Но спали не все. Некоторые просто лежали и читали. Пенко, подперев голову рукой, улегся на бок и поглощает «Записки». (Он пришел с Мургаша немного позже, но в своих воспоминаниях я всегда вижу его здесь, в старой землянке.) Время от времени он поднимает глаза к потолку, удивленно, задумчиво сдвигает брови. Может, в этот момент и он бежал за отрядом Бенковского, как малыш Мацко[63], и думал: когда же и нас будут так же встречать? Но время великого восстания еще не пришло, и ему трудно его представить. Может, он скитается с остатками четы где-нибудь здесь, в этих диких горах, и старается узнать, где пересекаются наши пути? «Ну как?» — спрашиваю я его и показываю на книгу. Сначала Пенко никак не реагирует на мой вопрос, а потом прикладывает палец к губам: «Тише!» Пенко всегда очень таинствен.

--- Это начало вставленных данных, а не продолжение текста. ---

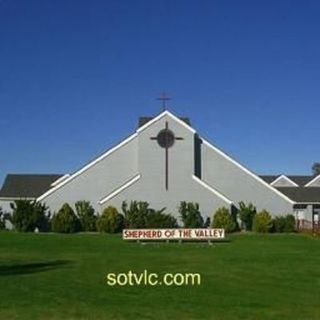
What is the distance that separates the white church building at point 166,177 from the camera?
182 ft

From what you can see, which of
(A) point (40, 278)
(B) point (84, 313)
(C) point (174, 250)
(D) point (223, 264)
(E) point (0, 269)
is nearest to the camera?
(B) point (84, 313)

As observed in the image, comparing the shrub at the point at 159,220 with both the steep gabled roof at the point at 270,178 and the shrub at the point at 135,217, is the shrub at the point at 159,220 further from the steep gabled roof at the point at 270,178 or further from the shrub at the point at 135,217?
the steep gabled roof at the point at 270,178

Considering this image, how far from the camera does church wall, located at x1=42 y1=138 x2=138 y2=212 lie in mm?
56031

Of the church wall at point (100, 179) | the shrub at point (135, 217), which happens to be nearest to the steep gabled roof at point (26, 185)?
the church wall at point (100, 179)

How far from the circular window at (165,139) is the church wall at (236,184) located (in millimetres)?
2786

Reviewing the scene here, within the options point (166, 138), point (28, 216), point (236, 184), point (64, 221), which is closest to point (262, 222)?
point (236, 184)

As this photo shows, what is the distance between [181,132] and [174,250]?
76.3ft

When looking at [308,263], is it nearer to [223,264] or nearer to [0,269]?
[223,264]

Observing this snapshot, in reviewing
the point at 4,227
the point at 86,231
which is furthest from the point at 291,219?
the point at 4,227

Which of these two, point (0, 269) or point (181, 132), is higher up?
point (181, 132)

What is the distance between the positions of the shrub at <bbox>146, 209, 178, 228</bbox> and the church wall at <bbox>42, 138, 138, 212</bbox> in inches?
170

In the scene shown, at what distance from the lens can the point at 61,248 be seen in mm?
35438

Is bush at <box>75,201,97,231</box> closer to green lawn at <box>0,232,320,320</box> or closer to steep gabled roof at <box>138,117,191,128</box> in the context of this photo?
steep gabled roof at <box>138,117,191,128</box>

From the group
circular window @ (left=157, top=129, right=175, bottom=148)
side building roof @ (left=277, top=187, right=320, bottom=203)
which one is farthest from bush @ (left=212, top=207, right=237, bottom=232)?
side building roof @ (left=277, top=187, right=320, bottom=203)
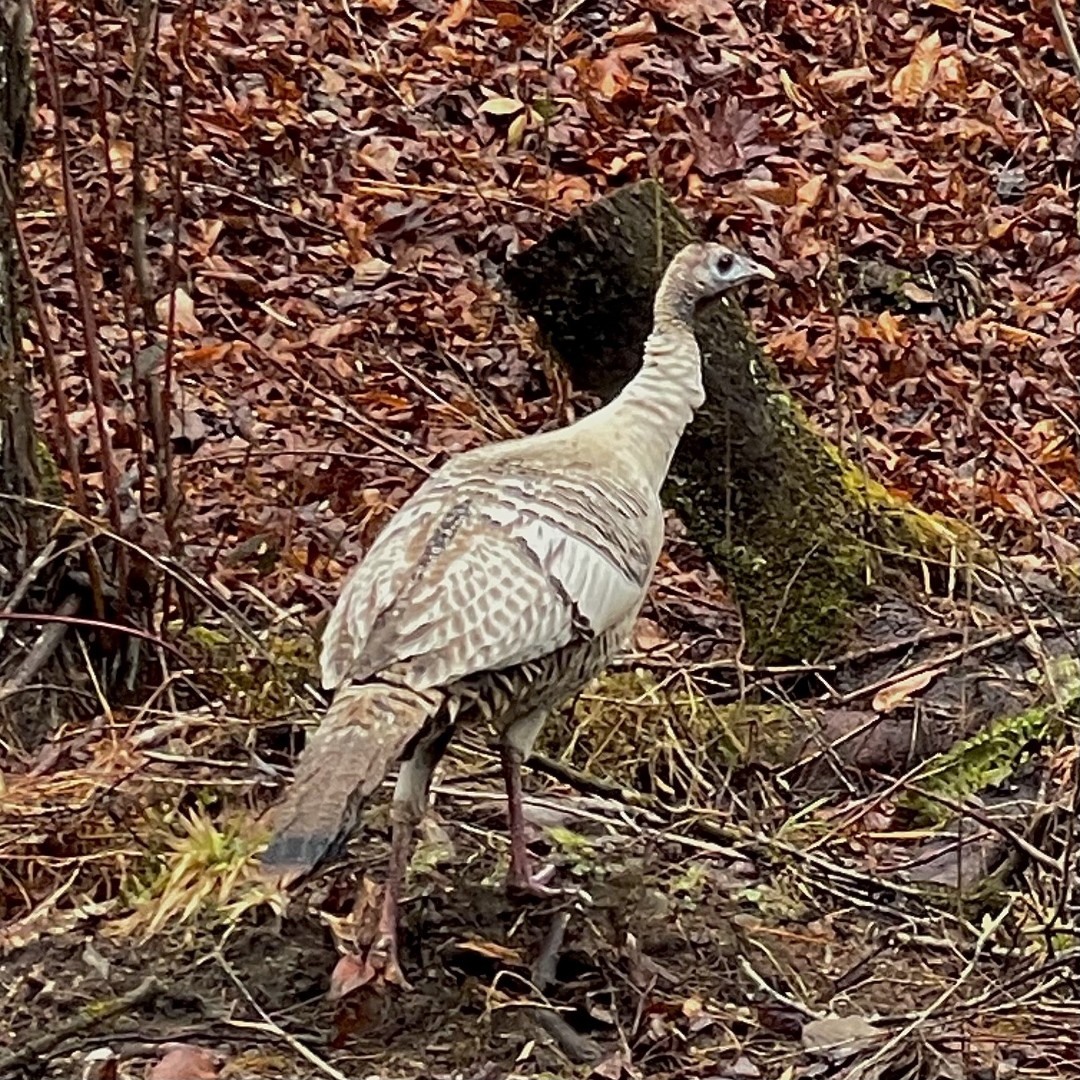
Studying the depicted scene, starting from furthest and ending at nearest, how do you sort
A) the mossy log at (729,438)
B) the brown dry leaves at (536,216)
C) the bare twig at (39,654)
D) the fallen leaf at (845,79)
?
the fallen leaf at (845,79)
the brown dry leaves at (536,216)
the mossy log at (729,438)
the bare twig at (39,654)

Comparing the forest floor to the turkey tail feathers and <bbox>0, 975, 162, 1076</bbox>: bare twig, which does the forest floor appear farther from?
the turkey tail feathers

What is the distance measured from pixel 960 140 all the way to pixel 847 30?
1.17 m

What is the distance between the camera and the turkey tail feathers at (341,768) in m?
3.29

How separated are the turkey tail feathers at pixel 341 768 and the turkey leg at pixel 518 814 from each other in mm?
507

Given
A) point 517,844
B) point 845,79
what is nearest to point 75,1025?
point 517,844

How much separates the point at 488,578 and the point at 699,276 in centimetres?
141

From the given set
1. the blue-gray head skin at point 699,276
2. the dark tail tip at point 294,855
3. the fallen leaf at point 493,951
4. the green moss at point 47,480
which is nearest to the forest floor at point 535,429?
the fallen leaf at point 493,951

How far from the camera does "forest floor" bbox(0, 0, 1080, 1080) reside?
3.94 metres

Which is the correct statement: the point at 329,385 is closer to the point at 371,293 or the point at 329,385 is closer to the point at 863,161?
the point at 371,293

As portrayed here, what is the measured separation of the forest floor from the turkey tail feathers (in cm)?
53

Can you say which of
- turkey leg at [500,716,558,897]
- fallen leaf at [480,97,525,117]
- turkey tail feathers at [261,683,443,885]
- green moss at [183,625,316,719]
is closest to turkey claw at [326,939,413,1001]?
turkey leg at [500,716,558,897]

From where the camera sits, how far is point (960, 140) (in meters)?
10.7

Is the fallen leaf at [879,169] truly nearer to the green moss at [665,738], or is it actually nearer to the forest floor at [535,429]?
the forest floor at [535,429]

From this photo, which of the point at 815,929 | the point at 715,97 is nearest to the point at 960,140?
the point at 715,97
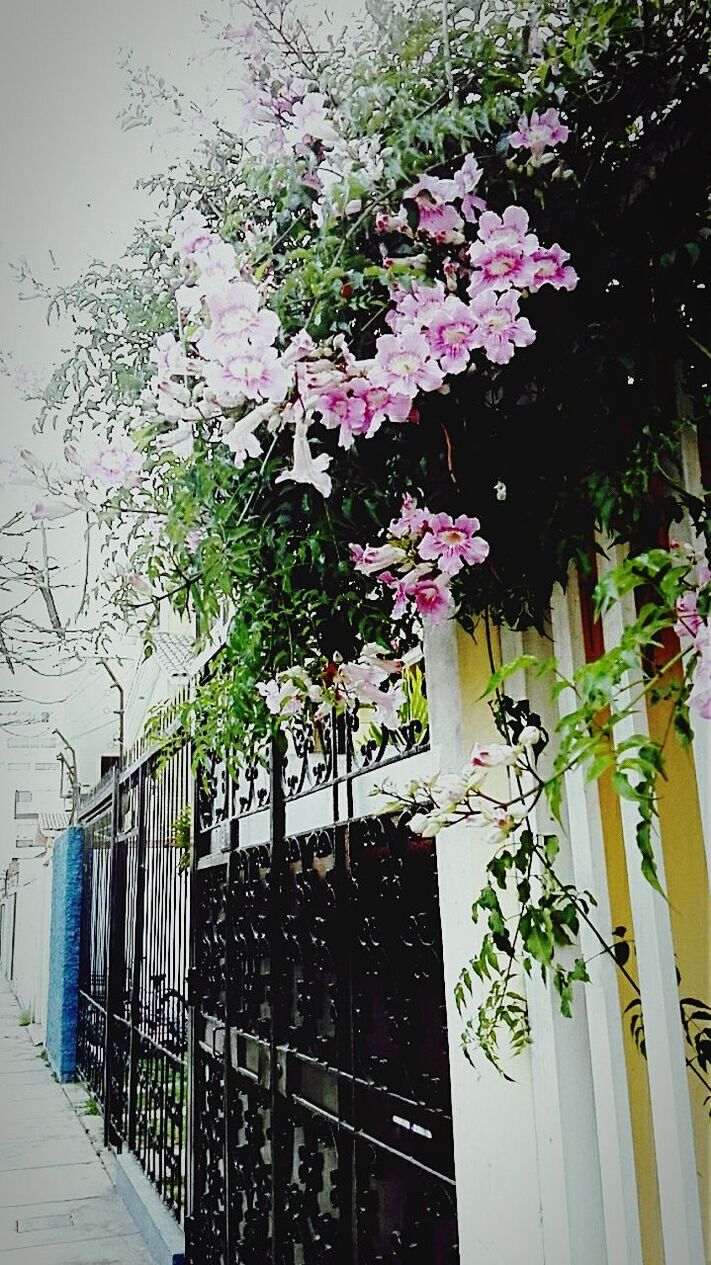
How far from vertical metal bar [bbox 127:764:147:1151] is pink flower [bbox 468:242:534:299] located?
3.17 metres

После сна каждый занимается любимым делом. Большинство читает. Теперь Караджа не возьмется чинить ботинки и за целый ящик сигарет. Сейчас он стремится узнать все о происхождении жизни. Овладевает знаниями, которые не смогла дать ему школа: слишком рано пришлось ее оставить. Еще несколько человек тоже пристрастились к диалектике, и еще до того, как мы организовали общие занятия, они начали изучать ее сами. Высунув язык, Колка рисует стенную газету. Ванюша мастерит шомполы и деревянные ботинки для часовых. Цоньо, усевшись на пеньке у выхода, чинит рюкзак. Митре до блеска чистит и смазывает «маленьких детишек» и заряжает свой знаменитый маузер с деревянной кобурой — предмет всеобщей зависти.
Здравко и Любчо говорят о чем-то с Митре, Стефчо, Коце, затем надевают ранцы и машут руками: «До свиданья, ребята!» Позже я узнаю, что они отправились в Этрополь к бай Марко. Мустафа и Тошко спускаются к Лопяну. В этих двух направлениях довольно часто ходят немалочисленные группы с рюкзаками — за продуктами, которыми нас снабжали ятаки.
Того, кто отправляется в путь, всегда ждет радость — еда досыта в теплом доме, помощь ятака, вести от близких.
Я уже слышу упреки: «Нет динамики... острого сюжета... на протяжении целой главы ничего не происходит...»
Что поделаешь? Бывали и такие дни. Мирные партизанские дни. Не каждый день был наполнен бурными событиями. По правде говоря, даже те дни нельзя назвать мирными.
Заместитель командира отряда Митре, командир четы Стефчо, политкомиссар Коце, заместитель командира бай Михал часто совещались, вызывали командиров отделений. Вызывали и меня как партийного организатора в Пирдонском крае, а также других бойцов. Мильо, секретарь партийной организации, часто собирал нас на заседания. Совещались и ремсисты, руководил которыми Коце. Обсуждения проходили дружно, живо.
Стратегия была изложена на Мургашской конференции, тактику отряда разработал штаб. Но каждая чета должна была иметь свой, разработанный до мелочей конкретный план.
Для этого предстояло изучить тысячу вопросов и еще столько же решить. Творчество в ходе операции, в бою, в походе — совершенно обязательный элемент партизанской деятельности, но оно бывает только результатом тщательной подготовки.
Каждый боец уже знал, что мы должны делать.
Действовать непрерывно! Умело и быстро маневрировать! Наносить смелые, неожиданные удары! Уклоняться от навязываемого тебе неравного боя! Как только чета имени Бойчо Огнянова ударит в Софийском краю, чета имени Бачо Киро должна сразу же нанести удар в Пирдопском, чтобы сбить врага с толку и заставить его метаться из стороны в сторону.